#### [MATERIAL SUPPLIED]

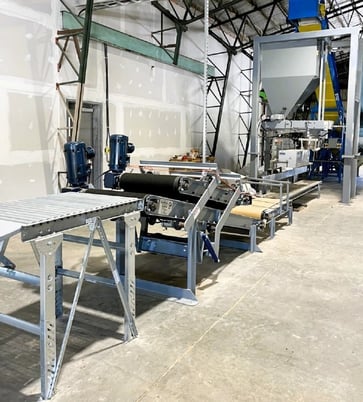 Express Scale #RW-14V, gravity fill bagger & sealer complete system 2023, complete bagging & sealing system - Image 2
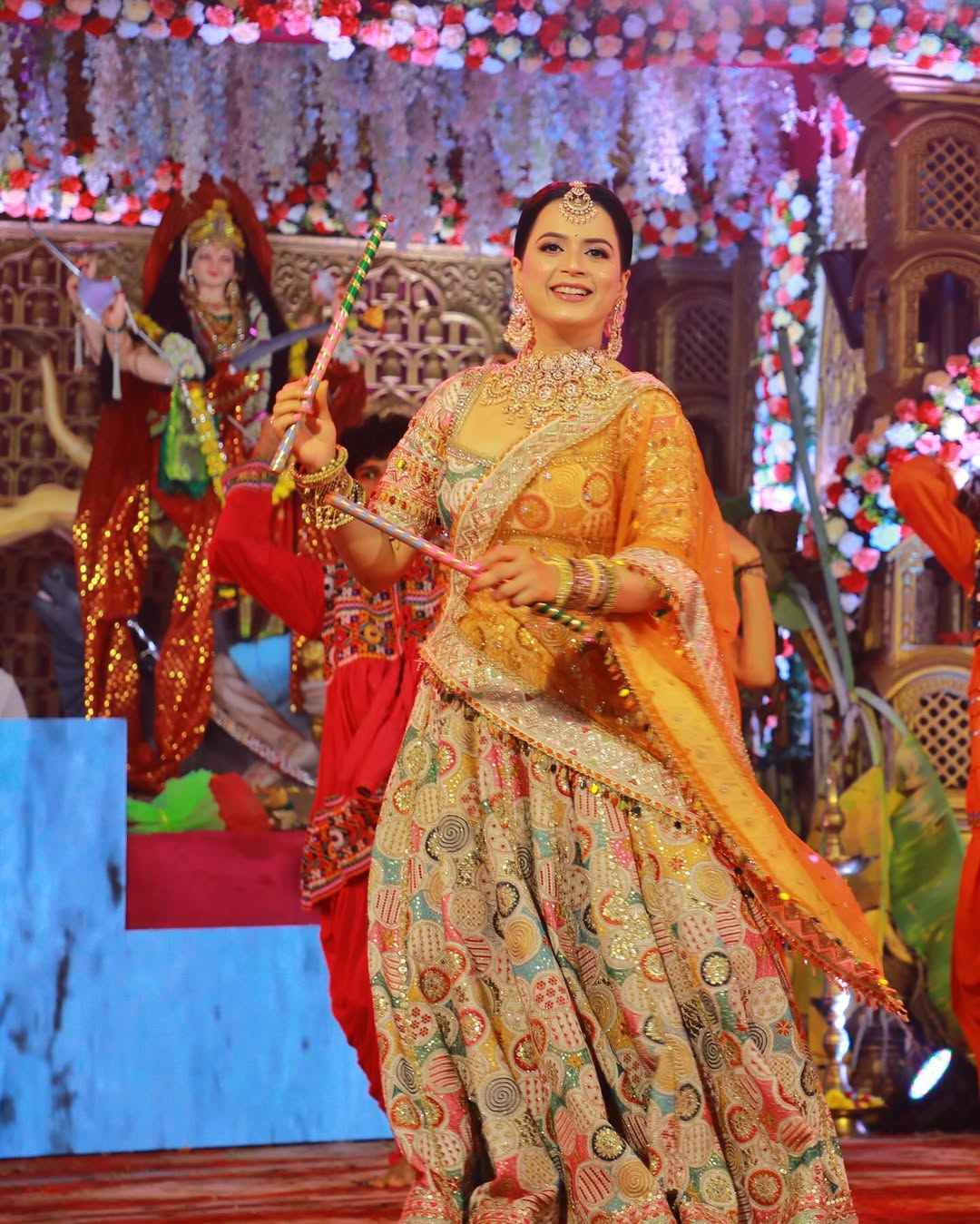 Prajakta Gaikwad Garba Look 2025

==

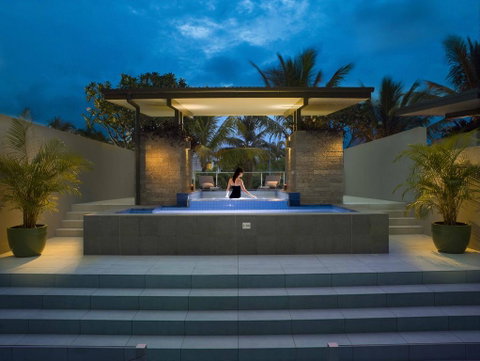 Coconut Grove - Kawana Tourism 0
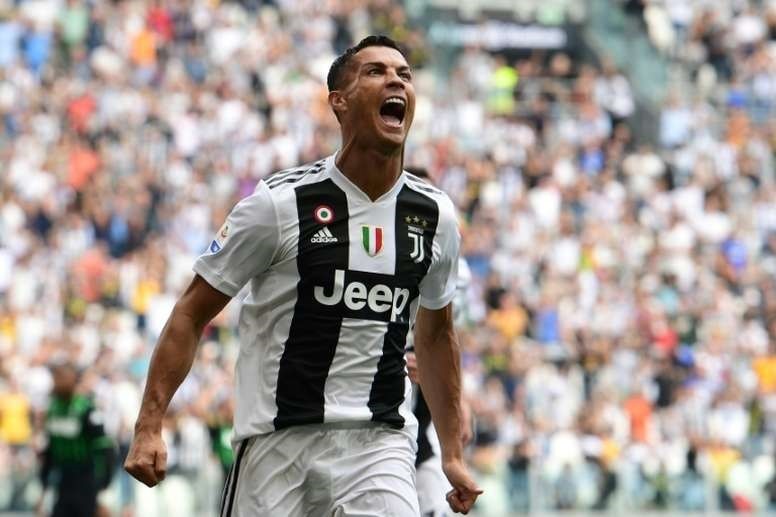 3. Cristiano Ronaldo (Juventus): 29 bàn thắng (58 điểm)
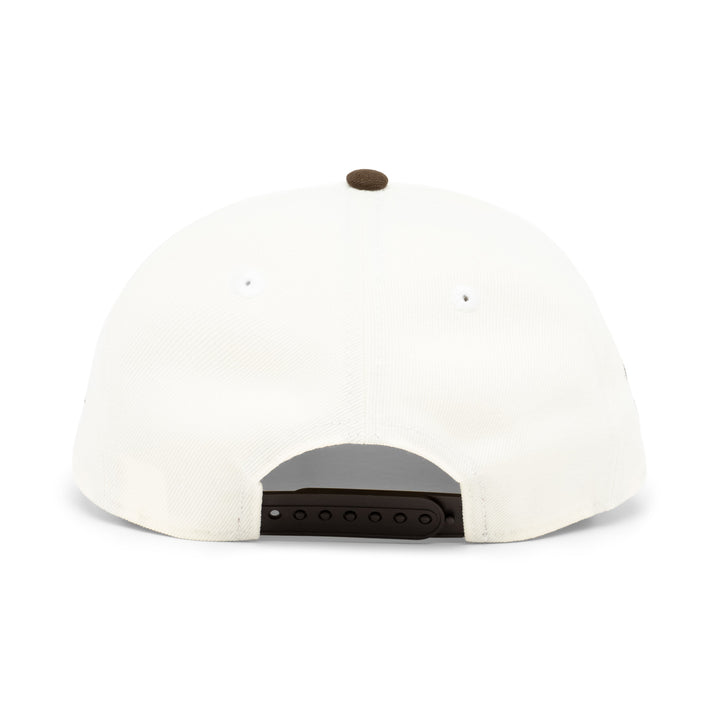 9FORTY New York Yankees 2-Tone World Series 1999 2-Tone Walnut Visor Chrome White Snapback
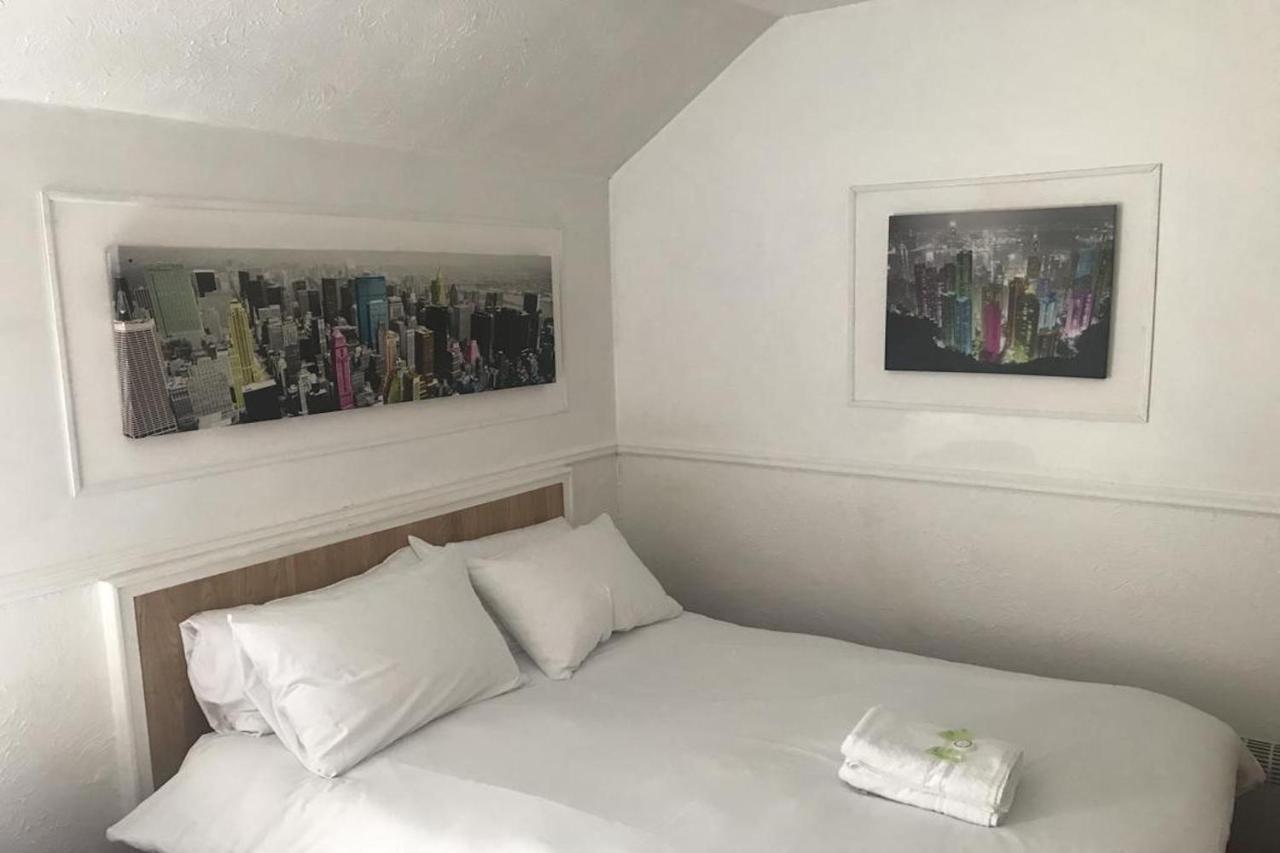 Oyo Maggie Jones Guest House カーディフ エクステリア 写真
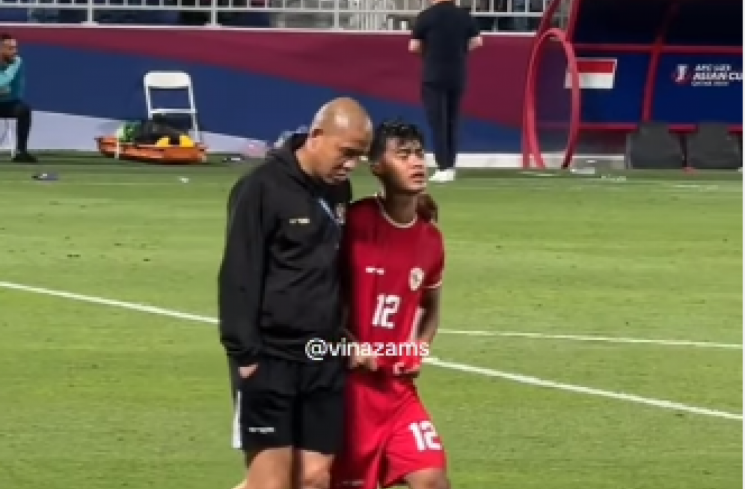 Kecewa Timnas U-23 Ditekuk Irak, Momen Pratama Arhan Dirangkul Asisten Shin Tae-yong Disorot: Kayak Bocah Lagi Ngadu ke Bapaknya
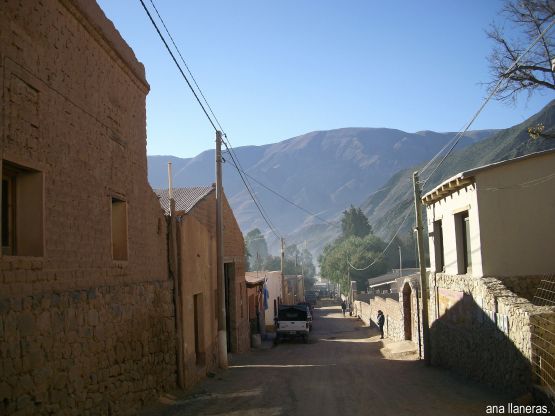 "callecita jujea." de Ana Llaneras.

--

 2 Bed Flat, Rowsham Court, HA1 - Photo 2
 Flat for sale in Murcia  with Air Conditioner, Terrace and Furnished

#### [GOAL OF THE EXERCISE]
Copy the records starting at the line that contains "Express Scale #RW-14V, gravity" and ending at the line that contains "Prajakta Gaikwad Garba Look 2025", both included. Give only their text, without the pictures.

#### [TASK RESULT]
 Express Scale #RW-14V, gravity fill bagger & sealer complete system 2023, complete bagging & sealing system - Image 2
 Prajakta Gaikwad Garba Look 2025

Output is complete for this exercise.